PCGG dared to stop Marcoses from reclaiming plundered assets
Senate Minority Leader Aquilino Q. Pimentel, Jr. on Tuesday dared the Presidential Commission on Good Government (PCGG) to stop the Marcoses from reclaiming assets.
This is in the face of suspicion, he said, that a compromise deal has been secretly forged between the Marcoses and the Arroyo government.
Pimentel sought an explanation from the PCGG on the apparent failure of the government's efforts to recover and take over the ownership of a huge portion of the ill-gotten wealth of the late President Ferdinand Marcos and his family.
Pimentel echoed the public outrage over reports that the Marcoses have already regained ownership of some of the assets that were sequestered by the PCGG and are now trying to reclaim more of these assets by presenting documents that supposedly prove that they belong to the late dictator.

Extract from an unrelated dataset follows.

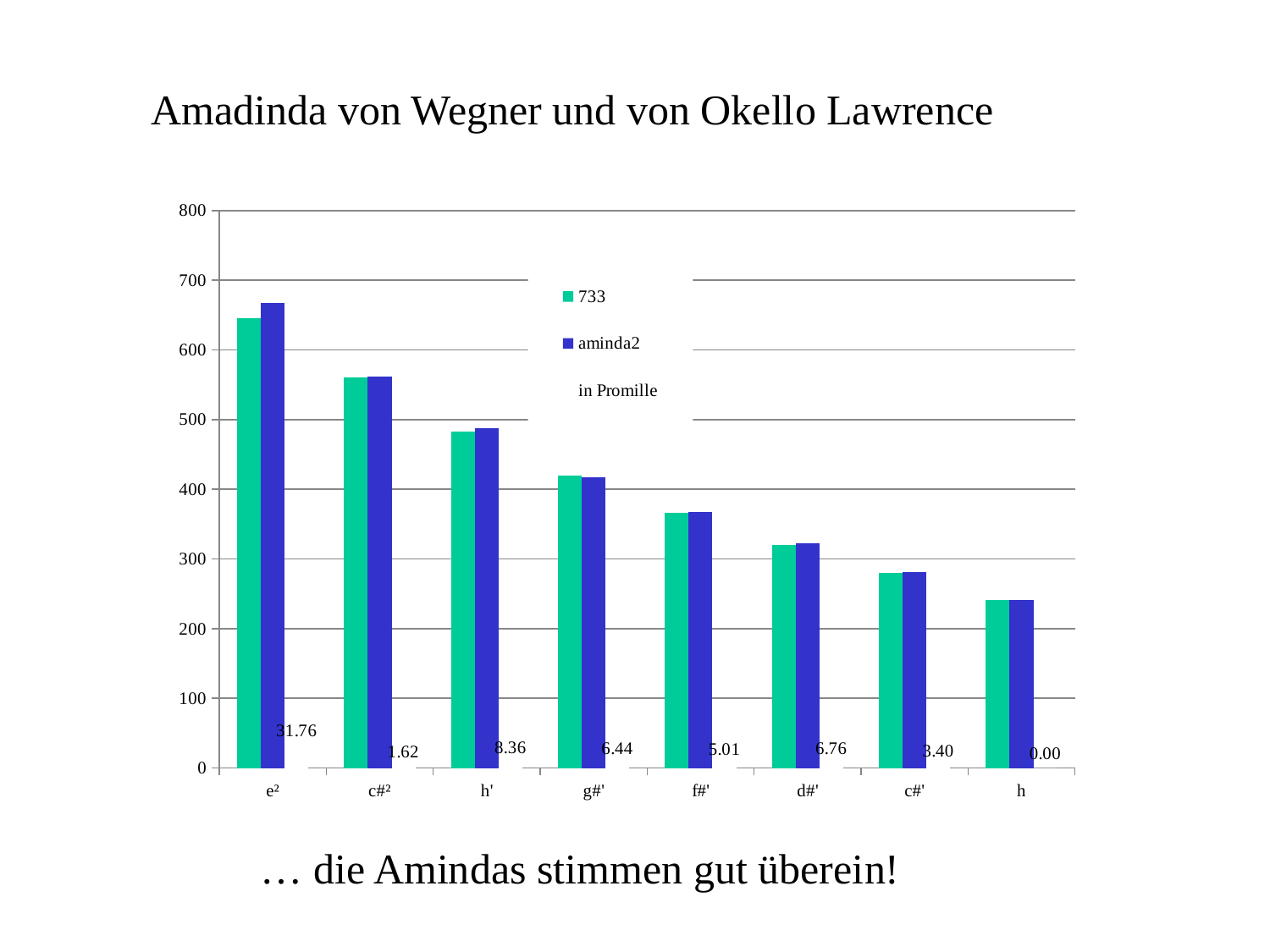
Which category has the lowest bars? h Do the bar heights rise or fall from left to right along the x axis? fall Is the value of the aminda2 series for c#² greater or less than 500? greater Is the value of the 733 series for e² greater or less than 600? greater What kind of chart is shown on the slide? bar chart How many categories are shown along the x axis? 8 Is the value of the 733 series for f#' greater or less than 400? less Which category has the highest bars? e² What data label is printed at the base of the bars for e²? 31.76 What is the title of the slide above the chart? Amadinda von Wegner und von Okello Lawrence Which is larger, the 733 value for e² or the 733 value for h? e²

Among the assets which have reportedly been returned to the Marcoses are shares of stock or their money equivalent in the Philippine Long Distance Telephone Company; mansions and rest houses such as in Laoag, Ilocos Norte and another in Canlubang, Laguna; and even bank deposits.
The Marcoses are now openly claiming ownership of huge shareholdings in companies under the Lucio Tan Group such as Fortune Tobacco, Foremost Farms, Asia Brewery and Allied Bank. And lately, they claim that they are the real owners of a block of shares in the GMA-Network Inc. held by former Rizal Congressman Gualberto Duavit, Jr., as well as a big track of prime lands in Barrio Ugong, Pasig City formerly under the name of Jose Campos.

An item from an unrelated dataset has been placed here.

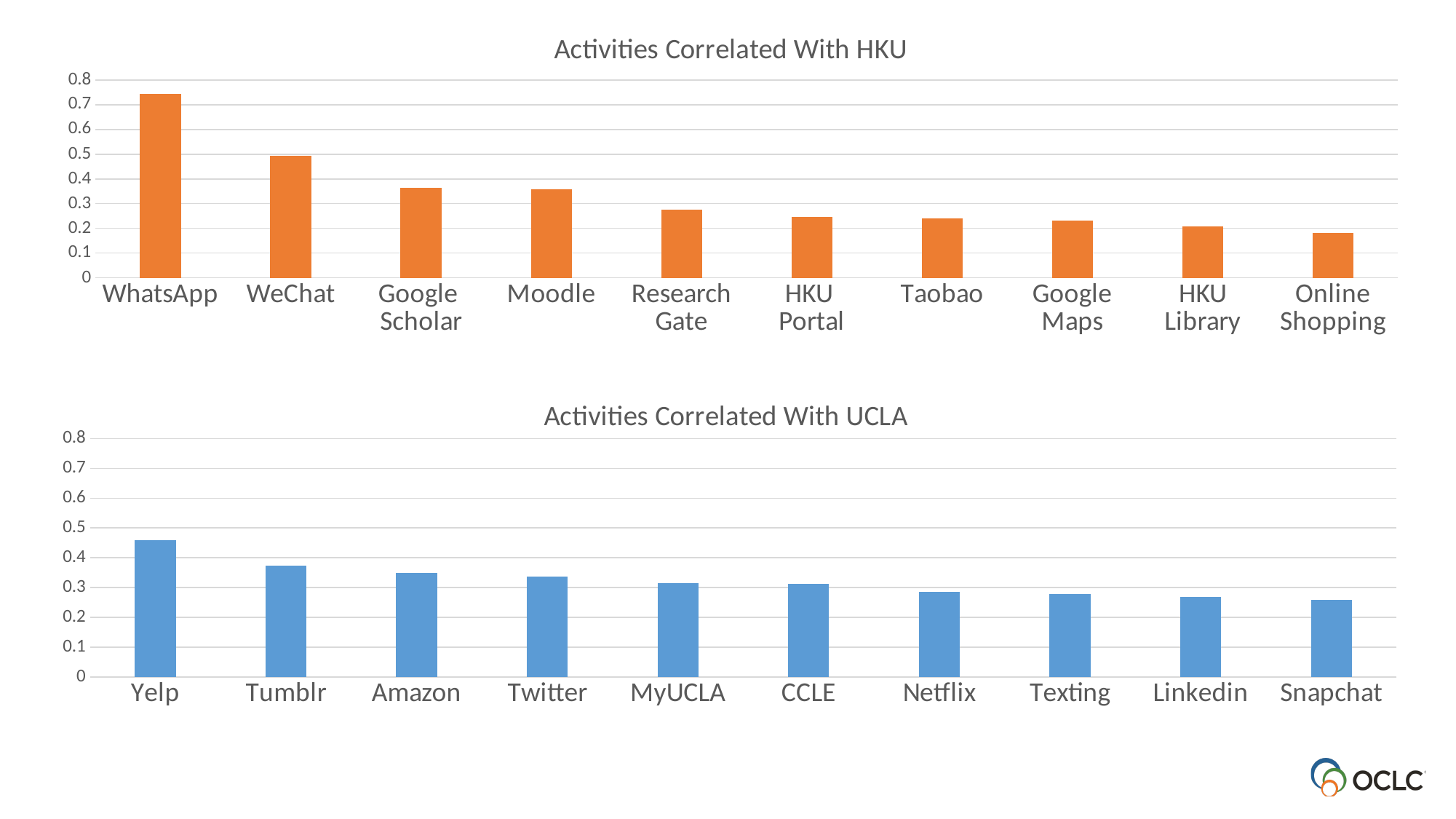
In the 'Activities Correlated With HKU' chart, which is larger, WhatsApp or WeChat? WhatsApp How many activities are shown in the 'Activities Correlated With HKU' chart? 10 How many activities are shown in the 'Activities Correlated With UCLA' chart? 10 In the 'Activities Correlated With HKU' chart, which activity has the lowest value? Online Shopping In the 'Activities Correlated With HKU' chart, do the values rise or fall from left to right? fall In the 'Activities Correlated With UCLA' chart, is the value for Yelp greater or less than 0.4? greater In the 'Activities Correlated With HKU' chart, is the value for WeChat greater or less than 0.4? greater In the 'Activities Correlated With UCLA' chart, which activity has the lowest value? Snapchat In the 'Activities Correlated With HKU' chart, which activity has the highest value? WhatsApp What kind of chart is the 'Activities Correlated With UCLA' chart? Bar chart What colour are the bars in the 'Activities Correlated With UCLA' chart? Blue In the 'Activities Correlated With UCLA' chart, which activity has the highest value? Yelp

Pimentel said the Senate, through an appropriate committee, should investigate the basis of the claim of the Marcoses that they are the legitimate owners of all these assets and why these were not declared and forfeited in favor of the government despite accusations that they were part of the wealth that Mr. Marcos plundered from the treasury and the national economy during his 20-year rule of the country.
In the case of the block of shares in GMA-7 Network, allegedly entrusted by Marcos to Duavit, Pimentel decried that there had been no effort whatsoever on the part of PCGG to sequester them, much less to investigate their ownership.
"Obviously, these matters will not stop on the pages of newspapers or come out only in television news. Obviously, this will land in the jurisdiction of the proper Senate committee," Pimentel said.
Both Ilocos Norte Congressman Ferdinand "Bongbong" Marcos, Jr. and former Congresswoman Imee Marcos said they are in possession of documents that will prove their family's ownership of part of the Lucio Tan business empire and the GMA-7 Network.
"These matters should really be scrutinized carefully by the proper committee of the Senate so that the right of the people over these shares of these entities can be protected," Pimentel said.
The minority leader said the aggressiveness by which the Marcoses are claiming ownership of billions of pesos worth of assets, many of which were previously sequestered by the government, merely lends credence to speculation about a secret compromise deal that may have been struck between the Marcoses and the Arroyo government.
Pimentel said the ineptness of the PCGG in building up evidence about the ill-gotten wealth of the Marcoses is a compelling reason for the agency's abolition.
"If they cannot yet figure out who own these assets after 20 years, even if we give them forever, they will still not be able to find out who really own them. In the meantime, there are unscrupulous officials who are making money out of the continued sequestration of these assets," he said.